A standard FIR filter computes the output y[n] as a weighted sum of the current and past N input samples:

y[n] = h[0]x[n] + h[1]x[n-1] + h[2]x[n-2] + … + h[N-1]x[n-N+1]

For a 12-tap filter, this requires 12 multiplications per output sample. However, symmetric FIR filters (where h[k] = h[N-1-k]) allow us to exploit this symmetry by pre-adding symmetric input pairs before multiplication, reducing the number of multipliers from 12 to 6 , which is a significant hardware saving.

This project implements such a symmetric FIR filter at the RTL level using Verilog, with a three-stage pipelined datapath to maximise throughput. The complete design is structured as four interconnected modules: a serial coefficient loader, a tapped delay line, a pre-adder, and a pipelined multiply-accumulate unit.

Literature Survey and Technologies Used

FIR Filter Theory

FIR filters are characterised by a finite-length impulse response. The filter output is given by the convolution of the input signal with the filter's impulse response (the coefficient set). Unlike IIR filters, FIR filters have no feedback path, ensuring unconditional stability and making them amenable to hardware implementation.

Symmetric Coefficient Exploitation

A linear-phase FIR filter has symmetric coefficients: h[k] = h[N-1-k]. This means that instead of computing h[k]*x[n-k] and h[N-1-k]*x[n-N+1+k] separately, we can first compute (x[n-k] + x[n-N+1+k]) and multiply by h[k] once. For a 12-tap filter, this reduces 12 multiplications to 6, saving nearly half the hardware resources.

Pipelining in Digital Circuits

Pipelining is a technique where the computation is broken into stages separated by registers. Each stage processes a different sample simultaneously, so while stage 1 processes sample N, stage 2 processes sample N-1, and stage 3 processes sample N-2 simultaneously. This allows one new output to be produced every clock cycle (throughput = 1 sample/cycle), at the cost of a fixed pipeline latency.

Fixed-Point Arithmetic

Hardware does not natively support floating-point. Samples and coefficients are represented as fixed-width integers (fixed-point). The bit widths must be carefully chosen to avoid overflow at each pipeline stage: adding two N-bit numbers requires N+1 bits, and multiplying an M-bit number by a K-bit number requires M+K bits for the full-precision result.

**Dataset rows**
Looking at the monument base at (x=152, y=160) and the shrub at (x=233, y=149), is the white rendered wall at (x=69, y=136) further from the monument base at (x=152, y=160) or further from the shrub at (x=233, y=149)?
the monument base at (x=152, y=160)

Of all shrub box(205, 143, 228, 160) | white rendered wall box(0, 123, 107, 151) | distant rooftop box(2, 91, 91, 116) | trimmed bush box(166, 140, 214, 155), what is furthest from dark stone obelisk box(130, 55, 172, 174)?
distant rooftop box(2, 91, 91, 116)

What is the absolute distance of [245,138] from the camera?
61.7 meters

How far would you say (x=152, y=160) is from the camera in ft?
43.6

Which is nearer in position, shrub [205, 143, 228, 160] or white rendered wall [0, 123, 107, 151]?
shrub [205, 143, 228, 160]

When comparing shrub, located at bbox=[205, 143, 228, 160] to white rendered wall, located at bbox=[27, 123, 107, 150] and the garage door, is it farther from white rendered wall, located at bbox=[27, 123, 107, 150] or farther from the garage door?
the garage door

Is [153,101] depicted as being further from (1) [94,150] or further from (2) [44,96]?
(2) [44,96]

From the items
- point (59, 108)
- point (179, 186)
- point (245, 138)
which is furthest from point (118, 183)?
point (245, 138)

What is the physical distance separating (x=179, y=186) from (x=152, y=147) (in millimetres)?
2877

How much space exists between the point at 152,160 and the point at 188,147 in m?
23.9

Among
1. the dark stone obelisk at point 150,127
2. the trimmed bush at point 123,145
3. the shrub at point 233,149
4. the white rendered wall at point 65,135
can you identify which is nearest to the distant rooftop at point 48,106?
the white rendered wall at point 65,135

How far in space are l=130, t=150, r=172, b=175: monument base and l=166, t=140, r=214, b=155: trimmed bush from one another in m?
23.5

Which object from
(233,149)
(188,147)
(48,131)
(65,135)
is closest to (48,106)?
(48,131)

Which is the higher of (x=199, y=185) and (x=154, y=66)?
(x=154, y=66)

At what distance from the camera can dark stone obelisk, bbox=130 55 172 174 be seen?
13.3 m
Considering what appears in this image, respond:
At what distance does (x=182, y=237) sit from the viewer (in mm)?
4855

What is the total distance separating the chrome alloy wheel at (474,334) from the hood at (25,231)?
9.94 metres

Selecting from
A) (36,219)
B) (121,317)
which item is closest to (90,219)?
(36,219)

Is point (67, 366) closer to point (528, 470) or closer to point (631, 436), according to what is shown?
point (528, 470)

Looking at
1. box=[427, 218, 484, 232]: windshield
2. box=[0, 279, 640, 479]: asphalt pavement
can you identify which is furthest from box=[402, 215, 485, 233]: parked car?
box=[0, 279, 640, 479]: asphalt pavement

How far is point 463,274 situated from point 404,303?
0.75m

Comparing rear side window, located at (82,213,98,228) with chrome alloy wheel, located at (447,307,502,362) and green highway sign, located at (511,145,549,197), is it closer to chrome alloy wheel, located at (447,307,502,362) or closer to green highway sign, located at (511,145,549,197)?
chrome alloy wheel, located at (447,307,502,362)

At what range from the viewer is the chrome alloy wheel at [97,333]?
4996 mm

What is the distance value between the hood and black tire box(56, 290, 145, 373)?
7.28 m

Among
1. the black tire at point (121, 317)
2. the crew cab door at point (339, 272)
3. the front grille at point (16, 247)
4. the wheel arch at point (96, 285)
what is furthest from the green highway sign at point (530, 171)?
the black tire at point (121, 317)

**Problems to solve**
1/ According to the FIR filter text, how many bits are required to add two N-bit numbers?
2/ Reproduce everything in the records from the line containing "Comparing rear side" down to the end of the records.

**Solved problems**
1/ N+1 bits

2/
Comparing rear side window, located at (82,213,98,228) with chrome alloy wheel, located at (447,307,502,362) and green highway sign, located at (511,145,549,197), is it closer to chrome alloy wheel, located at (447,307,502,362) or closer to green highway sign, located at (511,145,549,197)?
chrome alloy wheel, located at (447,307,502,362)

At what range from the viewer is the chrome alloy wheel at [97,333]?
4996 mm

What is the distance value between the hood and black tire box(56, 290, 145, 373)?
7.28 m

Among
1. the black tire at point (121, 317)
2. the crew cab door at point (339, 272)
3. the front grille at point (16, 247)
4. the wheel arch at point (96, 285)
what is furthest from the green highway sign at point (530, 171)?
the black tire at point (121, 317)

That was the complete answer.